Items from a dataset
★ ★ ★ ★ ★
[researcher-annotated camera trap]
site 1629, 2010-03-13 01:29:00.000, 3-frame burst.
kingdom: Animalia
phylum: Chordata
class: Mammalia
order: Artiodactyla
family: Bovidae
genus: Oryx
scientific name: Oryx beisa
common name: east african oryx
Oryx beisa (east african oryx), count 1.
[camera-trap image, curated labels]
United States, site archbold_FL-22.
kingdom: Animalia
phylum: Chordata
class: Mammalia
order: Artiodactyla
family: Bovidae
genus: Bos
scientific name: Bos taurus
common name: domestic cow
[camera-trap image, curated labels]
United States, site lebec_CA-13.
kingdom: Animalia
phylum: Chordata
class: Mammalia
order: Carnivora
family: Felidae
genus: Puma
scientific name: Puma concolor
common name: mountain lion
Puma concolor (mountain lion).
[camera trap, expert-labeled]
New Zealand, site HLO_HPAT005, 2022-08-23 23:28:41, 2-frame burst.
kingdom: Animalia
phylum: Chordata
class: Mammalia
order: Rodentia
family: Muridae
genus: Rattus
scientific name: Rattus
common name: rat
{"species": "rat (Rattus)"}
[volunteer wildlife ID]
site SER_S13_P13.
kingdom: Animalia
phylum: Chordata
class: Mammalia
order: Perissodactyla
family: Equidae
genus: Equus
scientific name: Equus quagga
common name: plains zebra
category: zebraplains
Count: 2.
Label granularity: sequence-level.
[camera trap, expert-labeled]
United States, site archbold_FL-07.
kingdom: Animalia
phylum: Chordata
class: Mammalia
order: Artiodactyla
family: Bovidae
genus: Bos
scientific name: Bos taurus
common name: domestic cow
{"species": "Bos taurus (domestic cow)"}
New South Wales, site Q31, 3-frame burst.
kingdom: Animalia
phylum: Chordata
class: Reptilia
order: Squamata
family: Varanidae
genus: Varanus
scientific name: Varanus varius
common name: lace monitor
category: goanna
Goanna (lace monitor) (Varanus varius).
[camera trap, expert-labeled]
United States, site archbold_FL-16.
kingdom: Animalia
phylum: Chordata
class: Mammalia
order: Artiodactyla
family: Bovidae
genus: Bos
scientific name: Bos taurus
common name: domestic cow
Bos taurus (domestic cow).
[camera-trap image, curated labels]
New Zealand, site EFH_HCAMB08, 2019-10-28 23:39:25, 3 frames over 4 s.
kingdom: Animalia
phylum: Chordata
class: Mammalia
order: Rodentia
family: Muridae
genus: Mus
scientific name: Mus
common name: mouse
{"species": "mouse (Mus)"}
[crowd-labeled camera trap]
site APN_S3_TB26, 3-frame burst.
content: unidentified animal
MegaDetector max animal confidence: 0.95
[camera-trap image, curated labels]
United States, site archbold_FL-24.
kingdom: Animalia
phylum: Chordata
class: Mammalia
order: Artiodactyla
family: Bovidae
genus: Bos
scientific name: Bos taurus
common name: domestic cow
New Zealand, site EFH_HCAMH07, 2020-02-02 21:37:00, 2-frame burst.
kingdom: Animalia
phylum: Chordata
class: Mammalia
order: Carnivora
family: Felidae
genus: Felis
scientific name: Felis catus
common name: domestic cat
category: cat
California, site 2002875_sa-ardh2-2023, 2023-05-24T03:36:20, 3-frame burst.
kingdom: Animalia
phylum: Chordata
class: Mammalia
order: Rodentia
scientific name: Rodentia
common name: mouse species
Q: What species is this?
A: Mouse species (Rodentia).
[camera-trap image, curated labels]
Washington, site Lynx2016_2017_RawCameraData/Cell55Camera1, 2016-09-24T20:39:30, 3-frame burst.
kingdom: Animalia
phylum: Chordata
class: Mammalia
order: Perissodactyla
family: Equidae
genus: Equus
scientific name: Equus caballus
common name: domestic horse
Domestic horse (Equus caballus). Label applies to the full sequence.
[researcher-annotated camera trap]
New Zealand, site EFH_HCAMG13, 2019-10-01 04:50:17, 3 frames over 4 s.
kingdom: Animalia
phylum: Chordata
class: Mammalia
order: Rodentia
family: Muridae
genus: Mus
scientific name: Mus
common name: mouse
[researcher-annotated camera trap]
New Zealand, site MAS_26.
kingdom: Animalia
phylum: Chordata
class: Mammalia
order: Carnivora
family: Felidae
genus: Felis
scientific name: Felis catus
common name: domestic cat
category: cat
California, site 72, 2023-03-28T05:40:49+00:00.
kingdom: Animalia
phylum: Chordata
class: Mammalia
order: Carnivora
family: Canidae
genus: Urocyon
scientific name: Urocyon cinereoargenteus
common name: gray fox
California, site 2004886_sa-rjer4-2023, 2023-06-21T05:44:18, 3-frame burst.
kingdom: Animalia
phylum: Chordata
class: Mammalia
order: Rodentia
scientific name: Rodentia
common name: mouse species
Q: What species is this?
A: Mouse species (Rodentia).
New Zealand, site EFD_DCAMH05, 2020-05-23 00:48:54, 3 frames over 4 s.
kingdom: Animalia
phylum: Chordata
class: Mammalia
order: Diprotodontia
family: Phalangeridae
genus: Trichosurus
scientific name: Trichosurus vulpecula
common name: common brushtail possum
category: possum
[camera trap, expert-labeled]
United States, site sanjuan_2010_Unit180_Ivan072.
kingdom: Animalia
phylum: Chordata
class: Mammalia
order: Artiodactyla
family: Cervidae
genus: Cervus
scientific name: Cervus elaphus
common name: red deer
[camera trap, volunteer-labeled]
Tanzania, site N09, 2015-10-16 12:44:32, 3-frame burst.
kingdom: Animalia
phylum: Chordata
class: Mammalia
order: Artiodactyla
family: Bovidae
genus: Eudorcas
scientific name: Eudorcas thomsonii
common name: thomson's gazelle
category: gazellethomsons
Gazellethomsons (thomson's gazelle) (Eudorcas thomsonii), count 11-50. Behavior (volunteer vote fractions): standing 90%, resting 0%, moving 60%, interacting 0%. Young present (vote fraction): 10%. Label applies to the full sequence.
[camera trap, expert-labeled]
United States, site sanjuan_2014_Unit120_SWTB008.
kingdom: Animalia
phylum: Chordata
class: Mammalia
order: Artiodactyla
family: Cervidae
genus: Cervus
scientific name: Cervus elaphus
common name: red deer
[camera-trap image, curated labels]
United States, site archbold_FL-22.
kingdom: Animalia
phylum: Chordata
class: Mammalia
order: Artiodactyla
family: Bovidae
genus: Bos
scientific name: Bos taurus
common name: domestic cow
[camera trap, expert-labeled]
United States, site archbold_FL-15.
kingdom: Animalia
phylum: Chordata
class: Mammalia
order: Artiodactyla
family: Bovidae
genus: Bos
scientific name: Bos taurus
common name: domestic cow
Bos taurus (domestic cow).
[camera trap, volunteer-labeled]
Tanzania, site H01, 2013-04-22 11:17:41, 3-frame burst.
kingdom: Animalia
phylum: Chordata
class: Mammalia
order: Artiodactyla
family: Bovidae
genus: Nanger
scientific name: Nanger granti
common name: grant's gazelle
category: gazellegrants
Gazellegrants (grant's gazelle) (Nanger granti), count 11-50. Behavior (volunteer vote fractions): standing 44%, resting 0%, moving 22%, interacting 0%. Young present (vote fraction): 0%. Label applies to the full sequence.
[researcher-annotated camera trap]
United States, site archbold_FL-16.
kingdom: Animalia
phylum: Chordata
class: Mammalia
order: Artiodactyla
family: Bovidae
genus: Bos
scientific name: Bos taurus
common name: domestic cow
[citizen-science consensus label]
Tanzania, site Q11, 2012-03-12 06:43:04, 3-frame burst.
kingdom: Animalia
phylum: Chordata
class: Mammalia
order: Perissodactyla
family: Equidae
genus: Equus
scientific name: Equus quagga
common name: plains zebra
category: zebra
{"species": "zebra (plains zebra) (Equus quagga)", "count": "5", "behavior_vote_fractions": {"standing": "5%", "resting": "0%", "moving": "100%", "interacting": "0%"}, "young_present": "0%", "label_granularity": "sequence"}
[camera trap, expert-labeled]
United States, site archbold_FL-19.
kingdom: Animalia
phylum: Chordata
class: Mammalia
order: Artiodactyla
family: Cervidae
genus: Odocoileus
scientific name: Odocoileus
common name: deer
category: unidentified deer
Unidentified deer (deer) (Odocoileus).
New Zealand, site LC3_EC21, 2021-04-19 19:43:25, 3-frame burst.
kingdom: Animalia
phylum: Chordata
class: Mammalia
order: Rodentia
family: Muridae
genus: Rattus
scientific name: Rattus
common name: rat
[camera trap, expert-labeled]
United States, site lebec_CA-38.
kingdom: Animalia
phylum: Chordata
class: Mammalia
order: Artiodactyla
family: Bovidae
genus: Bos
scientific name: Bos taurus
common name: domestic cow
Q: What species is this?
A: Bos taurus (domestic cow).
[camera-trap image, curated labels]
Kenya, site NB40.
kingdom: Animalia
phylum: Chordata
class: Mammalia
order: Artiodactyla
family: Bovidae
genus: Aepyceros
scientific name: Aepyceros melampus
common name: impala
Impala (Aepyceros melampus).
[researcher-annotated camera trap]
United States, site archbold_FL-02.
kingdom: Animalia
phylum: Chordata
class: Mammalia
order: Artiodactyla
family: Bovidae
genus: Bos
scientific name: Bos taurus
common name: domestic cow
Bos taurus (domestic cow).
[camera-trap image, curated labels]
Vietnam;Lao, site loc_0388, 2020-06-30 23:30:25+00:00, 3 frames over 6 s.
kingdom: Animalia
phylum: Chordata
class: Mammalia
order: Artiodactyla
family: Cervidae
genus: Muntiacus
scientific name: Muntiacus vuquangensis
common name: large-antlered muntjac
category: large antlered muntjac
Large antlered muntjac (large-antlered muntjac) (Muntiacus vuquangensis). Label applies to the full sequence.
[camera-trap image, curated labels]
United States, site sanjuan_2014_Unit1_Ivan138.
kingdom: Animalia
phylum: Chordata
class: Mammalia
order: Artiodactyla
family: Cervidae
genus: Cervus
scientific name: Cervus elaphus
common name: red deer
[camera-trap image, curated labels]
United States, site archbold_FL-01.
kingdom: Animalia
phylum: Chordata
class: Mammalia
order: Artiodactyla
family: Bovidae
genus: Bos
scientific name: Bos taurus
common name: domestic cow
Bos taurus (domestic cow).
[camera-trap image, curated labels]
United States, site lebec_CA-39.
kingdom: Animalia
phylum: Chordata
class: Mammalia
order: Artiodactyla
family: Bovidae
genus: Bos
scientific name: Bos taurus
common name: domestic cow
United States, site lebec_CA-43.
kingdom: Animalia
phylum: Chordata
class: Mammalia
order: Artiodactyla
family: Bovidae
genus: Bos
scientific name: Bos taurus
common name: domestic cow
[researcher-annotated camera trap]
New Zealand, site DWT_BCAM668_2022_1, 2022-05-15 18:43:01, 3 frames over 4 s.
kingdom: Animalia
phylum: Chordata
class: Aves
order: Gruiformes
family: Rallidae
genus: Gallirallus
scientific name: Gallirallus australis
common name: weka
★ ★ ★ ★ ★
TASK INSTRUCTIONS:
The reply should consist solely of the lines above from the one that has "order: Diprotodontia" through the one that has "common name: thomson's gazelle", reproduced exactly.

SOLUTION FOR THIS TASK:
order: Diprotodontia
family: Phalangeridae
genus: Trichosurus
scientific name: Trichosurus vulpecula
common name: common brushtail possum
category: possum
[camera trap, expert-labeled]
United States, site sanjuan_2010_Unit180_Ivan072.
kingdom: Animalia
phylum: Chordata
class: Mammalia
order: Artiodactyla
family: Cervidae
genus: Cervus
scientific name: Cervus elaphus
common name: red deer
[camera trap, volunteer-labeled]
Tanzania, site N09, 2015-10-16 12:44:32, 3-frame burst.
kingdom: Animalia
phylum: Chordata
class: Mammalia
order: Artiodactyla
family: Bovidae
genus: Eudorcas
scientific name: Eudorcas thomsonii
common name: thomson's gazelle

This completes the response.